The application of sutures to bring back the protruding ear is not an exact science. The sutures are tightened to what the surgeon believes to be an acceptable ear shape. While the vast majority of time it is a major improvement under- or over correction is always possible. An overcorrected otoplasty is often called a telephone ear deformity because the ear now lies too close to the side of the head.

The presentation of a telephone ear deformity is variable. The hallmark of its existence is that the center of the ear is the most retruded part of the ear. This is seen as a ‘lost’ helical rim that now sits behind the anthelical rim. In some cases this is extreme and in others it can be quite subtle. But in the end it is the patient’s interpretation of its presence is what matters.          

Case Study: This male had a prior otoplasty years before which he felt was a bit overcorrected. The overcorrection was seen in the center third of the ear where the helical rim was at or just behind the anti helical rim. The direction of desired elevation of the helical rim was marked one each ear. 

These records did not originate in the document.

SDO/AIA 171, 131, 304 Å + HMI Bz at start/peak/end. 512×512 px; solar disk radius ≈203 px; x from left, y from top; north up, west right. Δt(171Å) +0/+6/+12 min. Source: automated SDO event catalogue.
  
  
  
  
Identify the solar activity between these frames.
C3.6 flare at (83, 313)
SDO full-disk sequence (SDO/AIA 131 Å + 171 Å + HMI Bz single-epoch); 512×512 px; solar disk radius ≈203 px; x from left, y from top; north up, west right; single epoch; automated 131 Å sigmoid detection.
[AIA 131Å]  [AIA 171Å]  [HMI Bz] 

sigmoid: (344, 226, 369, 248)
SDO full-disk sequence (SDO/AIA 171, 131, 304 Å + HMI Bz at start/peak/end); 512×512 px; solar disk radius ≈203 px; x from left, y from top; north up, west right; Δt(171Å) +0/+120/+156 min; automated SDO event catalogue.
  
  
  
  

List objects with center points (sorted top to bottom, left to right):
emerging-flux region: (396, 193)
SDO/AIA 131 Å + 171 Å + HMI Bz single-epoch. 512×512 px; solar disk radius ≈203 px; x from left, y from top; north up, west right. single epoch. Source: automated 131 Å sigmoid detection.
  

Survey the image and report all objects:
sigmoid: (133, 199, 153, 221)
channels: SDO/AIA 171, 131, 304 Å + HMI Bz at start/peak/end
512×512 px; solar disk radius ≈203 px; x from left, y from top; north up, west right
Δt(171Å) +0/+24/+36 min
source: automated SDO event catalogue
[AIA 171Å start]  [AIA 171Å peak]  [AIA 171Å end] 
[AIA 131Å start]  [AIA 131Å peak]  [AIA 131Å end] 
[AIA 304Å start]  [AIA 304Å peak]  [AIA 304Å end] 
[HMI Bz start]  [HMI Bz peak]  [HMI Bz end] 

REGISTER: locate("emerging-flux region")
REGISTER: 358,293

Under local anesthesia a small postauricular incision was made in the crease. The ear cartilage was released from the deep temporal fascia out to the helical rim by removing all scar. Partial thickness cuts were made longitudinally in the cartilage. Tissue bank strips of rib cartilage were thawed and cut to length to fit into created pocket in a transverse orientation. This created a strut to hold the released ear cartilage more outward. The small incision was closed into layers and covered with a tissue glue for a dressing.

The immediate partial otoplasty reversal change could be seen. My observation has been that this changes little as the swelling subsides and the graft heals.

Trying to bring an ear back out, even for a small amount of change, requires structural support to do so. In essence it is a form of propping up the ear once it has been released. While a variety of materials and grafts can be used to do so the use of allogeneic or tissue bank rib cartilage offers an alternative that biologically lies somewhere between an implant and using the patient’s own cartilage. At the least it avoids a donor site harvest. But it does provide good structural support that is easily adaptable to the created postauricular tissue pocket.

Case Highlights:

1) The overcorrected otoplasty is typically seen by loss of view of the outer helical rim behind the anti helical fold in the central portion of the ear in the front view.

2) Postauricular release and vertical strut grafting with tissue bank rib cartilage brings the central helical rim put from behind the antihelical rim.

3) The cartilage graft is believed to incorporate into the natural ear cartilage through fibrous union long term.